Who Does It Affect The Most

Those who have more risk factors are more likely to develop coronary heart disease. There are:

  • Major risk factors: Increasing age, Male gender, Heredity (including race), etc
  • Modifiable risk factors: Tobacco smoke, High blood pressure, High cholesterol, Physical inactivity, Diabetes
  • Contributing risk factors: Stress, Alcohol, Diet, and nutrition

Research has proven major risk factors significantly increase the risk of heart attacks. Factors that can be changed, treated, or controlled are modifiable risk factors.

Those factors that play a part in increasing risk are contributing factors. However, their significance is yet to be determined. 

Todays Trending Topics

Before they are fifty, people who experience a heart attack have a higher mortality rate if they have systemic inflammatory diseases. According to the article in Everyday Health, known contributors to heart disease risks are rheumatic conditions.

The American College of Cardiology (ACC) and AHA updated their guidelines in 2018. In this update, they state systemic inflammatory conditions like lupus, rheumatoid arthritis, and even HIV are “risk enhancers” for CVD.

A study published in the European Journal of Preventive Cardiology has found that people with systemic inflammatory diseases are at greater risk for future adverse cardiovascular events if they experience a heart attack at a young age.

Higher levels of inflammation in patients with the immune disease produce a higher risk for developing heart disease – typically heart attack and stroke – along with an increased risk for mortality.

Not only myocardial infarction, but some rheumatic diseases also increase mortality rates for patients with certain cancers.

This was found in a study, ‘Survival rates of cancer patients with and without rheumatic disease: a retrospective cohort analysis.’ in 2016.

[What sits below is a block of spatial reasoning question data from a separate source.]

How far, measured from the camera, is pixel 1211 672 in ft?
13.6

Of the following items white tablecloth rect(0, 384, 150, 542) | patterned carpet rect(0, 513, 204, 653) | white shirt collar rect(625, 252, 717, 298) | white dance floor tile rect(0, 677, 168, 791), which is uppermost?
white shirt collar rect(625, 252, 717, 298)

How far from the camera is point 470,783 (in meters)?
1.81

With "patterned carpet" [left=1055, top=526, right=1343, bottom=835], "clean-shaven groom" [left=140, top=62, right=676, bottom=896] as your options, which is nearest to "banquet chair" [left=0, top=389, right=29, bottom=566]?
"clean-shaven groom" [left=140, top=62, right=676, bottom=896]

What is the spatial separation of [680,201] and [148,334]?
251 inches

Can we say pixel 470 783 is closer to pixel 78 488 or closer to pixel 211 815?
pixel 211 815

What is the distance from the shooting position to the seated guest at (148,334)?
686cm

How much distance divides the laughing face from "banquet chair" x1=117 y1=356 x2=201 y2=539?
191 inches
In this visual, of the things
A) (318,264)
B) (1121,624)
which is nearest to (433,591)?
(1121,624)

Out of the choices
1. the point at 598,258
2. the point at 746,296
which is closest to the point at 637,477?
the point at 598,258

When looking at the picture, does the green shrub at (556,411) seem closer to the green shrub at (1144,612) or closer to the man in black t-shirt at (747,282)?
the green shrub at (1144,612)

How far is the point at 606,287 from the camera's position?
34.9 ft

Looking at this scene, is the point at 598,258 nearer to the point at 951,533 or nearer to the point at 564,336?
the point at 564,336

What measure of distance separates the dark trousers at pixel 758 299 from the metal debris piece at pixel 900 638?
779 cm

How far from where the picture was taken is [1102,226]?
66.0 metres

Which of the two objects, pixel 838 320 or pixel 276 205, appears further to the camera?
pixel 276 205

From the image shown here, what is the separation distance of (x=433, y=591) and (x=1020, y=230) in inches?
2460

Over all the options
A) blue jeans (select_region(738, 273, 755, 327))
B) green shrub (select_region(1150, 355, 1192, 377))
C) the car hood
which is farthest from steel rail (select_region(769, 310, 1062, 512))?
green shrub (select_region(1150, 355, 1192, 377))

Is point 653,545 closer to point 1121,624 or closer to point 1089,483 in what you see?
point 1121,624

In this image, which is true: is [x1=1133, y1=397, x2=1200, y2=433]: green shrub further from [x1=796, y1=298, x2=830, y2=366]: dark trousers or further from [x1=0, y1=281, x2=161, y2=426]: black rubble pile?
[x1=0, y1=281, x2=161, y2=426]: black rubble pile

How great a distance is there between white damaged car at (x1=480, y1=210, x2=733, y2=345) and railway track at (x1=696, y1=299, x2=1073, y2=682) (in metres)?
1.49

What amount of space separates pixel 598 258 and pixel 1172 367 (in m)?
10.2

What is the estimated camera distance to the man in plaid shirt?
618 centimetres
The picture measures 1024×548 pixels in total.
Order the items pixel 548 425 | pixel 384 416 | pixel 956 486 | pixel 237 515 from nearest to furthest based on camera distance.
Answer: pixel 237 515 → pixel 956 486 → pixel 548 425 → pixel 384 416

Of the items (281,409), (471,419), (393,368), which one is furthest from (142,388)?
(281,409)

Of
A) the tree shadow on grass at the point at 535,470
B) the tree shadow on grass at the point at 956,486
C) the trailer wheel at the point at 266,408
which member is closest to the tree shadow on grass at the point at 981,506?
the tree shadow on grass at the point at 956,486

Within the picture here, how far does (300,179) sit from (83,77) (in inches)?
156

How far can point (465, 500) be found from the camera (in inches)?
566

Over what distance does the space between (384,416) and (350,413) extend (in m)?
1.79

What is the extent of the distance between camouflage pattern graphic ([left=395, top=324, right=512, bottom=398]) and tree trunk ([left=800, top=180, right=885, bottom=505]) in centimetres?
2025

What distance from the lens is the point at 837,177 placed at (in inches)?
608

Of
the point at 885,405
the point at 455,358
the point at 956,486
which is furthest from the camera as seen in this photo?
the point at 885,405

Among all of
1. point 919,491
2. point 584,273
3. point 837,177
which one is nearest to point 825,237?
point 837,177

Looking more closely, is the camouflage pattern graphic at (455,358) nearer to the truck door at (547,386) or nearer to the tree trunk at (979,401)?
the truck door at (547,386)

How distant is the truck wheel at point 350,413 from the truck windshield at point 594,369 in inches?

Patients with lung or breast cancers who also had rheumatoid arthritis and dermatomyositis had a higher mortality rate. In comparison, patients with lung cancer who also had systemic sclerosis had a higher mortality rate.

Bottom-line

As a matter of fact, rheumatic diseases are autoimmune; however, their root cause is still unknown.

The next field of study would be finding the cause and also trying to find whether the preventive therapies for rheumatic diseases have a positive impact in decreasing the risks of CVD.

Another area of interest is to find if treating the inflammation can lower the risk of developing any future complications.